■ Input ■
BEGIN
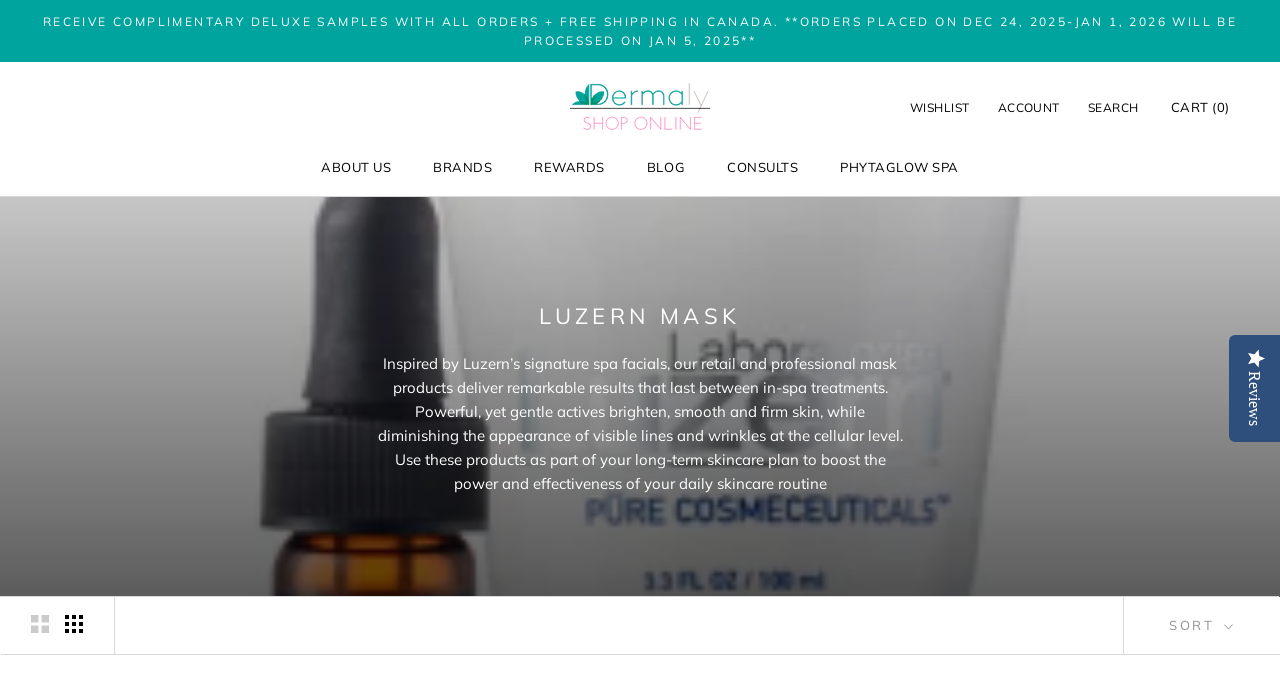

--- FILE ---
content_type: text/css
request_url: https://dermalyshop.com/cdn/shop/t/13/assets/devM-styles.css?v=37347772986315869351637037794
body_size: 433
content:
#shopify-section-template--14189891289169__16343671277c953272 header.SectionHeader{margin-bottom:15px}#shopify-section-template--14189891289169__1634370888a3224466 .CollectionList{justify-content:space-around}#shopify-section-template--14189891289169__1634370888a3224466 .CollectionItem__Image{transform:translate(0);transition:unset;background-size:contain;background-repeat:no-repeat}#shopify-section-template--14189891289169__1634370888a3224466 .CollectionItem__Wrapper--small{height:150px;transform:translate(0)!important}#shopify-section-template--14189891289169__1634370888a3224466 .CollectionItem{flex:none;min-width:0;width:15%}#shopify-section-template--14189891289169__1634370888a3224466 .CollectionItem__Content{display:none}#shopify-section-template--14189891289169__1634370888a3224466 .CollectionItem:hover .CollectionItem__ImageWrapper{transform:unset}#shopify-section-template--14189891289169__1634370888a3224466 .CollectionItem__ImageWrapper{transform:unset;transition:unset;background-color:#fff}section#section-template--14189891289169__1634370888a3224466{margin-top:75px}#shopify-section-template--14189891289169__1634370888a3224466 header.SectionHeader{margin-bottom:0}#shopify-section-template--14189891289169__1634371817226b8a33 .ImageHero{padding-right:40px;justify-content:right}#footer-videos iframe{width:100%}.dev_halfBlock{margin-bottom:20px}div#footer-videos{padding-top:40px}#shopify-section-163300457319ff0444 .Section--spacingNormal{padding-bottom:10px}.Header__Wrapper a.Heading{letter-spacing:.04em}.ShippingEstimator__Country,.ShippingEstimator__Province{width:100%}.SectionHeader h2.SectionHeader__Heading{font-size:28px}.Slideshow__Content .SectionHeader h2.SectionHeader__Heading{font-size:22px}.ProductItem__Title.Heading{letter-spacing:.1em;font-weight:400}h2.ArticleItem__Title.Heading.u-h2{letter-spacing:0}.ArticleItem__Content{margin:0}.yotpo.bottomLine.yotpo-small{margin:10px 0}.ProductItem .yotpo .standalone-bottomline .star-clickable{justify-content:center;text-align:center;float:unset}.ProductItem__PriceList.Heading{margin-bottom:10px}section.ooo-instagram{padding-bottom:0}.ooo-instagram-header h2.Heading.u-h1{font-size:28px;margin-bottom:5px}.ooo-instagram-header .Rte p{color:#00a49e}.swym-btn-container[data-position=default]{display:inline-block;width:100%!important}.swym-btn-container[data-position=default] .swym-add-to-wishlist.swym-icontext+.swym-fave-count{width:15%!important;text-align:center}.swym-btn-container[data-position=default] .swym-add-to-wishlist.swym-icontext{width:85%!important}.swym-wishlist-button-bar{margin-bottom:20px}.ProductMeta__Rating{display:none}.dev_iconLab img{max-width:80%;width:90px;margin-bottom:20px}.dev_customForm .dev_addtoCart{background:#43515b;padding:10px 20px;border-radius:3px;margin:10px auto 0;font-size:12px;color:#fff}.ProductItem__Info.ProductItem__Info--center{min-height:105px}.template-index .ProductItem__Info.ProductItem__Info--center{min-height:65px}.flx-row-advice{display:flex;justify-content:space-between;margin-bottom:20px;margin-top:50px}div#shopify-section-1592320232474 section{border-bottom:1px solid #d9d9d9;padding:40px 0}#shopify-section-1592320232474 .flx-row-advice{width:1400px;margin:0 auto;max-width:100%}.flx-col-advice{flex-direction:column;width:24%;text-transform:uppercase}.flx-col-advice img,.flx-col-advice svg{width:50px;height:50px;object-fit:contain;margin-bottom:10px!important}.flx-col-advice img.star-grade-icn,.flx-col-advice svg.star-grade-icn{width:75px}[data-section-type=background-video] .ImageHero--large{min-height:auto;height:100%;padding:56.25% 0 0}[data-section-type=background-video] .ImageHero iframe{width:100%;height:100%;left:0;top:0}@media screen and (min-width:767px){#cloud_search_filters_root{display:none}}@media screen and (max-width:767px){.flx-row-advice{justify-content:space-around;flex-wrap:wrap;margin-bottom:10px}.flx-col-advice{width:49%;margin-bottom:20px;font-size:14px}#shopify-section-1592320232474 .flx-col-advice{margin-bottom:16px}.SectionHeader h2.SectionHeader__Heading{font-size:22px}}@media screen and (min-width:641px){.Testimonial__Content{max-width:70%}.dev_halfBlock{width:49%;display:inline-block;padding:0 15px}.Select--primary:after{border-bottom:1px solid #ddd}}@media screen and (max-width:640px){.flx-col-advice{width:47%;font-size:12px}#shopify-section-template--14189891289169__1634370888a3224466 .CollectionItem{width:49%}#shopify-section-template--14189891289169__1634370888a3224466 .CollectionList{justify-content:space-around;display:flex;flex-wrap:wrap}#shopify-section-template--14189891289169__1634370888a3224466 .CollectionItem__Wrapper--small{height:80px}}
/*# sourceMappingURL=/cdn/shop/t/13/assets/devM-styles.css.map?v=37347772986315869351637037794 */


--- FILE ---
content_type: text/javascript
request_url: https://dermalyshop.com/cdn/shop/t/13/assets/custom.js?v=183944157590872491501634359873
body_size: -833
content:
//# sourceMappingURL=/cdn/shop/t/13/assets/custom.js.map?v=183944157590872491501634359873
END
Copy the lines from the entries above in which the word "styles" appears.

request_url: https://dermalyshop.com/cdn/shop/t/13/assets/devM-styles.css?v=37347772986315869351637037794
/*# sourceMappingURL=/cdn/shop/t/13/assets/devM-styles.css.map?v=37347772986315869351637037794 */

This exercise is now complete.